## Start MATERIAL SHOWN
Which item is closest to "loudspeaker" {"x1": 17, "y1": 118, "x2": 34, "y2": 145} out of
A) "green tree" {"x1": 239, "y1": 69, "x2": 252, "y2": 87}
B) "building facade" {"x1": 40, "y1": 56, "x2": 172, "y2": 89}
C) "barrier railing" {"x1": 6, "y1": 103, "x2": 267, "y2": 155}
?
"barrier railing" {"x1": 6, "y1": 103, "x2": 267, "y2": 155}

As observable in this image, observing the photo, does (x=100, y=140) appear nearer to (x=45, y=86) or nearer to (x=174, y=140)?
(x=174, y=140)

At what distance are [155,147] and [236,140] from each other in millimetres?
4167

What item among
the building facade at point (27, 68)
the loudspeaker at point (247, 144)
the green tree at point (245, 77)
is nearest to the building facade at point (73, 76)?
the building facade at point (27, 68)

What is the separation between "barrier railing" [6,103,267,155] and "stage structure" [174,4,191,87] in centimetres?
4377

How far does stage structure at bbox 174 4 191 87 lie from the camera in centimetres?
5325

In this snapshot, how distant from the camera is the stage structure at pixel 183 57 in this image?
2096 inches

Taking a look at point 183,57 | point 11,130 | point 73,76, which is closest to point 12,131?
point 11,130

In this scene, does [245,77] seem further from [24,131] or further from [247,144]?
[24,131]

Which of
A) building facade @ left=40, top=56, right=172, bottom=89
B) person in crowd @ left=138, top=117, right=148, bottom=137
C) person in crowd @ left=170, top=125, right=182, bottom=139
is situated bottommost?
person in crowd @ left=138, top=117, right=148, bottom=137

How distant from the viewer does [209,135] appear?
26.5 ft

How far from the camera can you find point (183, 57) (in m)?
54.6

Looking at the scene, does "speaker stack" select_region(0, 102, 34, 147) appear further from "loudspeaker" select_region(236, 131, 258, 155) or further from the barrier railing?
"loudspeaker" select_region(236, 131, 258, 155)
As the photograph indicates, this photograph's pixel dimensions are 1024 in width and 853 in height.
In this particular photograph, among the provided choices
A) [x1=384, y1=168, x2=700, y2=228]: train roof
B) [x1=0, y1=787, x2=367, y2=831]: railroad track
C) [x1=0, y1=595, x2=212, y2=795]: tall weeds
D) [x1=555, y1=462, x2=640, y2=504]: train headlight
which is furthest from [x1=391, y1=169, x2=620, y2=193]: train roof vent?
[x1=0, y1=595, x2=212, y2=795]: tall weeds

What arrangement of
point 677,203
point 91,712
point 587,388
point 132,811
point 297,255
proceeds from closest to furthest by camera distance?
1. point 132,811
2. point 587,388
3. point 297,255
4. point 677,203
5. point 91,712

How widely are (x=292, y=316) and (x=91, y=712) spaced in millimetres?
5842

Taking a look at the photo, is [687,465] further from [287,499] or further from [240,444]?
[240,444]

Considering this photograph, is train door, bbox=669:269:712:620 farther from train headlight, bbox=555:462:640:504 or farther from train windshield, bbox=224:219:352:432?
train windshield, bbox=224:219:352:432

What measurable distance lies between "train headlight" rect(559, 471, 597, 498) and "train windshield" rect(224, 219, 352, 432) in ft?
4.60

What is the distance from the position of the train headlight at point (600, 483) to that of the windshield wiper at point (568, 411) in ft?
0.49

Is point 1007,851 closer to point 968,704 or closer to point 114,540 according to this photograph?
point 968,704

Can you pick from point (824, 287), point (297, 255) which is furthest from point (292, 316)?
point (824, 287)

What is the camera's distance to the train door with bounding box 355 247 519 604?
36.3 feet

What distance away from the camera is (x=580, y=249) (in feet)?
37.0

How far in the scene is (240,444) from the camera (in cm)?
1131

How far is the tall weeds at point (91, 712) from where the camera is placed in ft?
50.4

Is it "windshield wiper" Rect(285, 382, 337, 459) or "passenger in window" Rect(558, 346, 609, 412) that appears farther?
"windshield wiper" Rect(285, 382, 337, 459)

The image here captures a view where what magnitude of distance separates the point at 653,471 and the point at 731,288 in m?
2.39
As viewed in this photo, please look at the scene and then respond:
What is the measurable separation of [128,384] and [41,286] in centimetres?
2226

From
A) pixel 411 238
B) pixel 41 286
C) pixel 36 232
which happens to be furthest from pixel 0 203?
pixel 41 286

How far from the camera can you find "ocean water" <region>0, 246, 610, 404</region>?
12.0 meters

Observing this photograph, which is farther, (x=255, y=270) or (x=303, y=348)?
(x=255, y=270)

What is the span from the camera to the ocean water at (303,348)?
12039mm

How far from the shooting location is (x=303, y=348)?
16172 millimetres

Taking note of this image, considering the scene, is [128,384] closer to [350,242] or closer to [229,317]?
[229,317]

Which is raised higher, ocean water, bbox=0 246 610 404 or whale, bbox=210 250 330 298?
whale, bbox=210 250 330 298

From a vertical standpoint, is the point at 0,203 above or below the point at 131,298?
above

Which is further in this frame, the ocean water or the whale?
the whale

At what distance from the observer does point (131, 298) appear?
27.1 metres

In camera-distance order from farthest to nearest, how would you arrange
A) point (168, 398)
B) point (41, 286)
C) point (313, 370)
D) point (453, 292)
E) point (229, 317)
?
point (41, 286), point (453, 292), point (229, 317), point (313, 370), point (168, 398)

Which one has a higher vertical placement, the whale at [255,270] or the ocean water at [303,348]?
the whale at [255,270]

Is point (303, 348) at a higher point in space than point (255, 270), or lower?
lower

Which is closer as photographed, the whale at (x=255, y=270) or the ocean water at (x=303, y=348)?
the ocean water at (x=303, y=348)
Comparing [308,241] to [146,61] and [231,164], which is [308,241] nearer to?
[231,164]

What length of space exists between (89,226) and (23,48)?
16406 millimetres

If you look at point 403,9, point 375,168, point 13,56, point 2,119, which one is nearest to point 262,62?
## End MATERIAL SHOWN
| WHAT TO DO |
Copy the records from the line with "At what distance from" to the line with "27.1 metres", both included, without changing anything.

| RESULT |
At what distance from the observer does point (131, 298) appear?
27.1 metres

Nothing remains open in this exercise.